Fabrication of Supercapacitor Based on Reduced Graphene Oxide for Energy Storage Applications

Abstract

The demand for high-performance supercapacitors (SCs) and non-conventional energy harvesting systems that possess the requirements of high power density and long lifetime is an essential need for future applications. Despite the usage of carbon material in commercial SCs, reduced graphene oxide (RGO) attracted great concerns due to its unique properties such as superior chemical and thermal stability, high surface area, 2D structure, and high electrochemical performance. In this work, reduced graphene oxide (RGO) was synthesized chemically by the reduction of graphene oxide prepared by improved Hummer method then modified by thermal reduction. After that, a symmetric supercapacitor electrodes were prepared by the coating of RGO paste on graphite substrates to reduce contact resistance and promote electrochemical stability.
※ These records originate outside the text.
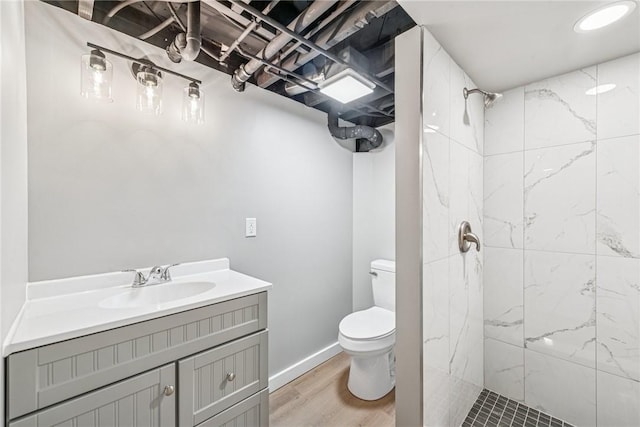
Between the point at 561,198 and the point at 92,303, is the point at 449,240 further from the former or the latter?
the point at 92,303

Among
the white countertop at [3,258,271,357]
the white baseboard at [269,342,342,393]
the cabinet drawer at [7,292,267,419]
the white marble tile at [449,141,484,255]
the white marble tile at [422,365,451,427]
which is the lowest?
the white baseboard at [269,342,342,393]

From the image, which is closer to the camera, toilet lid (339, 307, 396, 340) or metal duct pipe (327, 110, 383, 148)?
toilet lid (339, 307, 396, 340)

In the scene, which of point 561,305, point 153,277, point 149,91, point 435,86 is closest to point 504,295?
point 561,305

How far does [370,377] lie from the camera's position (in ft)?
6.17

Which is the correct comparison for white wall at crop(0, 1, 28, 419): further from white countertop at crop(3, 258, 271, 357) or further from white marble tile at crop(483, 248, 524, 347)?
white marble tile at crop(483, 248, 524, 347)

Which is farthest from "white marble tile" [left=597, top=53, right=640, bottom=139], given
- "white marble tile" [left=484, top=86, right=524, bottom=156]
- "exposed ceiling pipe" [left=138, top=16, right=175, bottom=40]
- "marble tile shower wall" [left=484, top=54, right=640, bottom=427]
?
"exposed ceiling pipe" [left=138, top=16, right=175, bottom=40]

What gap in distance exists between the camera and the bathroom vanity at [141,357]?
875 millimetres

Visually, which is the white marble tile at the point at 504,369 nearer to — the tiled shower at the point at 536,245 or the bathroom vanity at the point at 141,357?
the tiled shower at the point at 536,245

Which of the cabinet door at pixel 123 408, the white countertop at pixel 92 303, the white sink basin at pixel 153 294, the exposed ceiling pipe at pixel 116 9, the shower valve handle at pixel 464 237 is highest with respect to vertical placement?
the exposed ceiling pipe at pixel 116 9

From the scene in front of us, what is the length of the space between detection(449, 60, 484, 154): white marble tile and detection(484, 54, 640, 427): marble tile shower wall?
114 millimetres

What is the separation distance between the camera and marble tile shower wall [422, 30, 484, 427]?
1.18 m

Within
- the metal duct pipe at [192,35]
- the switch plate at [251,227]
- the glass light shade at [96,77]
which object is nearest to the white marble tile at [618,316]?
the switch plate at [251,227]

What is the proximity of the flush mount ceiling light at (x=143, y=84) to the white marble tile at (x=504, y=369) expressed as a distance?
227cm

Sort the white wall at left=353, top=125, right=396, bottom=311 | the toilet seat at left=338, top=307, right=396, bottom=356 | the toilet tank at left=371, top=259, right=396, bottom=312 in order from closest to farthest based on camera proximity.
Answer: the toilet seat at left=338, top=307, right=396, bottom=356 → the toilet tank at left=371, top=259, right=396, bottom=312 → the white wall at left=353, top=125, right=396, bottom=311
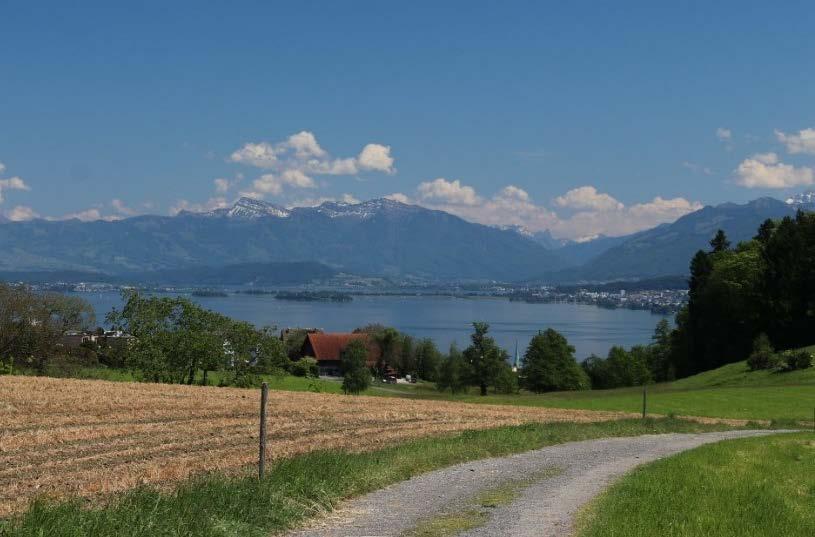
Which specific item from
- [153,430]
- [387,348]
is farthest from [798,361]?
[387,348]

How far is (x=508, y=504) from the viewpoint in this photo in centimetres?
1419

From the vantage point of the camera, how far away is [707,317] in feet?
326

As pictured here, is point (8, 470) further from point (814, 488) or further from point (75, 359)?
point (75, 359)

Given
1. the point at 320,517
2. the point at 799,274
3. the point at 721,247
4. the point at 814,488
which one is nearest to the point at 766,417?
the point at 814,488

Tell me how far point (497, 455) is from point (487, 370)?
81609 mm

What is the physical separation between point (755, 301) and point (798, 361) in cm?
2499

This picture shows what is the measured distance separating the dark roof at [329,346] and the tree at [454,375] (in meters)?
28.7

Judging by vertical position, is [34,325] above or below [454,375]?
above

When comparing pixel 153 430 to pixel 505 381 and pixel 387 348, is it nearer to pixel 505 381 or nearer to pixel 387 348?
pixel 505 381

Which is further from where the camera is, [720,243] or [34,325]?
[720,243]

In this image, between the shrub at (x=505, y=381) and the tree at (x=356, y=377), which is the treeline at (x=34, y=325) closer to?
the tree at (x=356, y=377)

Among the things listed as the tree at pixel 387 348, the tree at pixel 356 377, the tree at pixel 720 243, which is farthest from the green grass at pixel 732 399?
the tree at pixel 387 348

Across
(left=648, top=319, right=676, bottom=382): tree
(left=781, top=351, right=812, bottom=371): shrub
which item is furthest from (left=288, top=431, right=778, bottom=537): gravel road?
(left=648, top=319, right=676, bottom=382): tree

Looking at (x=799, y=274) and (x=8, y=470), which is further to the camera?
(x=799, y=274)
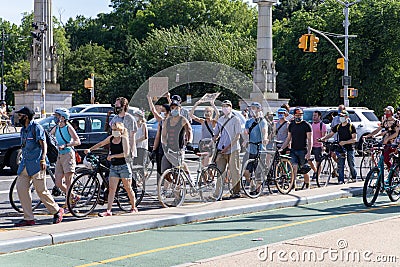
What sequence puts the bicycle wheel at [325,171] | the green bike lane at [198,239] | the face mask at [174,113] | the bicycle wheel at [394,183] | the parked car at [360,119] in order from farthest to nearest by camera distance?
the parked car at [360,119]
the bicycle wheel at [325,171]
the bicycle wheel at [394,183]
the face mask at [174,113]
the green bike lane at [198,239]

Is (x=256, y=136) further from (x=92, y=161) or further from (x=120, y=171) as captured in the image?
(x=92, y=161)

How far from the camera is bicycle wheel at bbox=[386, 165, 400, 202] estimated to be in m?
13.5

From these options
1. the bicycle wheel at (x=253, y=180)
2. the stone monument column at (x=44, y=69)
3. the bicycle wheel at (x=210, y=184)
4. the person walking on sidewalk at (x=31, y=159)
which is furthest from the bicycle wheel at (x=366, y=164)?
the stone monument column at (x=44, y=69)

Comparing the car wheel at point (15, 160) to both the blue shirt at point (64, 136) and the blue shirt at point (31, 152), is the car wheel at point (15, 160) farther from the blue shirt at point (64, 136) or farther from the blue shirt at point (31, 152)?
the blue shirt at point (31, 152)

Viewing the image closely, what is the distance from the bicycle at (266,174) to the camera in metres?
14.3

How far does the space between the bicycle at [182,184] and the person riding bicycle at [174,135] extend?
4cm

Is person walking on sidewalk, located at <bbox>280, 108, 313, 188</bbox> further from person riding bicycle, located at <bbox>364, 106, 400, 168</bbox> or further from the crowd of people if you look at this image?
person riding bicycle, located at <bbox>364, 106, 400, 168</bbox>

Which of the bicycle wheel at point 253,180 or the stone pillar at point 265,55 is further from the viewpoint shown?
the stone pillar at point 265,55

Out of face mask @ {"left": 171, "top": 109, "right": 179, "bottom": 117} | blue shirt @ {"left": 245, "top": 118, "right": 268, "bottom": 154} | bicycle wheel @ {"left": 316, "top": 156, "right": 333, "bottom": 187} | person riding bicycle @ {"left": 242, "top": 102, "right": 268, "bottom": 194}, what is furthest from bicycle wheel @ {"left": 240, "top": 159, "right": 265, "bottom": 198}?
bicycle wheel @ {"left": 316, "top": 156, "right": 333, "bottom": 187}

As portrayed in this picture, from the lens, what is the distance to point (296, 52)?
61344mm

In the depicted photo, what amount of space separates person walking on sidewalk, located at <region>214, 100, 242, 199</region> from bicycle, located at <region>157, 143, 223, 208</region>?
0.61 m

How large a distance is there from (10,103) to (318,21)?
50086mm

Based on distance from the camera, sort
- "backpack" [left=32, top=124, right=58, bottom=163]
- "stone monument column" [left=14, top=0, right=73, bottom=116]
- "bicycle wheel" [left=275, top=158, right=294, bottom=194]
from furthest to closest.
Result: "stone monument column" [left=14, top=0, right=73, bottom=116] → "bicycle wheel" [left=275, top=158, right=294, bottom=194] → "backpack" [left=32, top=124, right=58, bottom=163]

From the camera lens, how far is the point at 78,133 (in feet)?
65.2
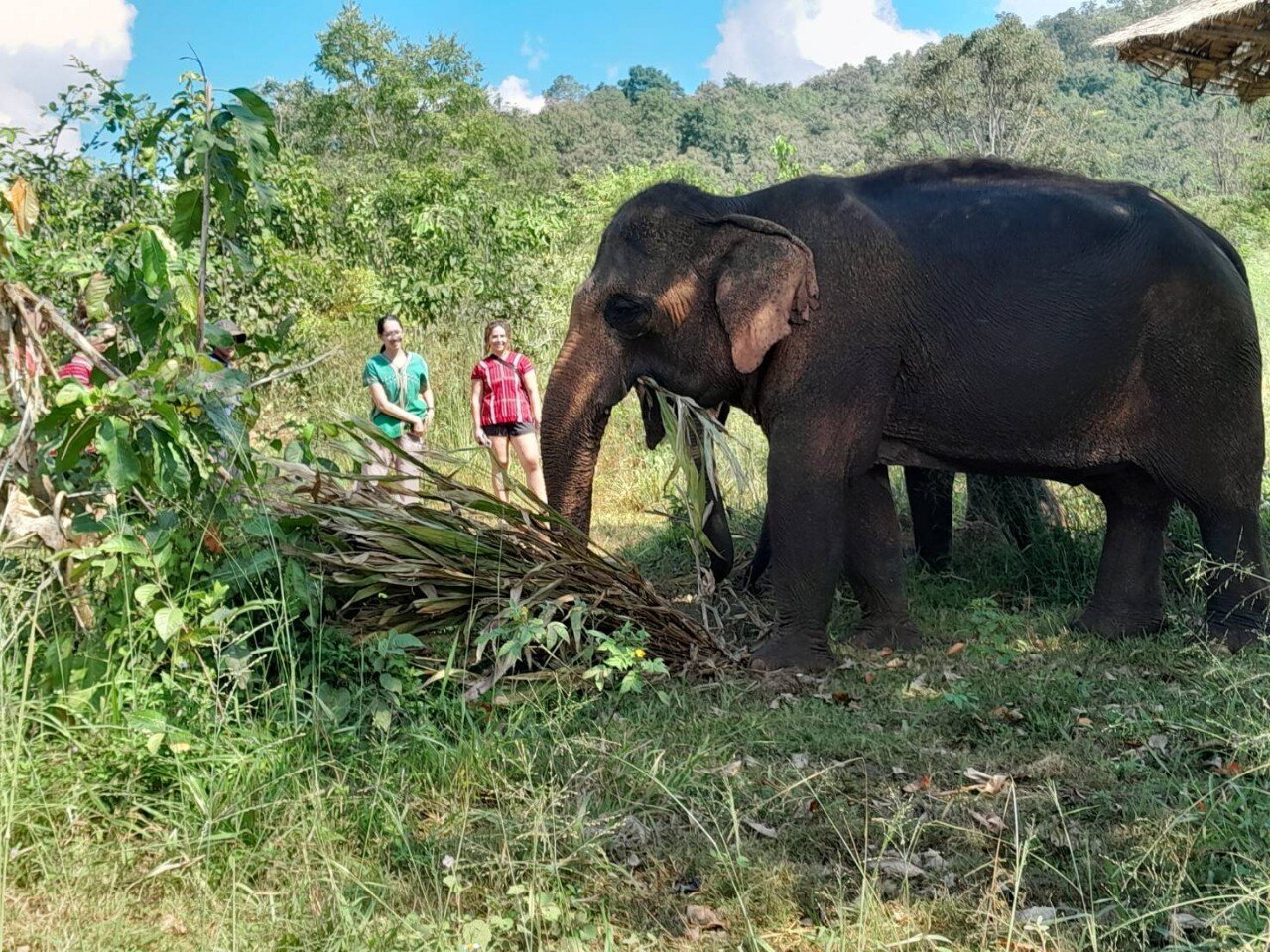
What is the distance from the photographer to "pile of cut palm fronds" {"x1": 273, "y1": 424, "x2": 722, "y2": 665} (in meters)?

The CR2032 coin-cell was used as the standard cell package and KOH (6M) as a strong alkaline electrolyte. The electrochemical behavior of the cell was investigated by using Bio-Logic VSP-300 where high specific capacitance of 158 F/g was achieved at 5 mv/s scan rate. Interestingly, retention obtained was about 95% after 1000 cycles coupled with power and energy densities and 2000W/Kg and 14.4Wh/Kg at 1A, respectively. On the other hand, the microstructure and surface morphology of RGO was investigated using scanning electron microscopy (SEM) and X-Ray diffraction.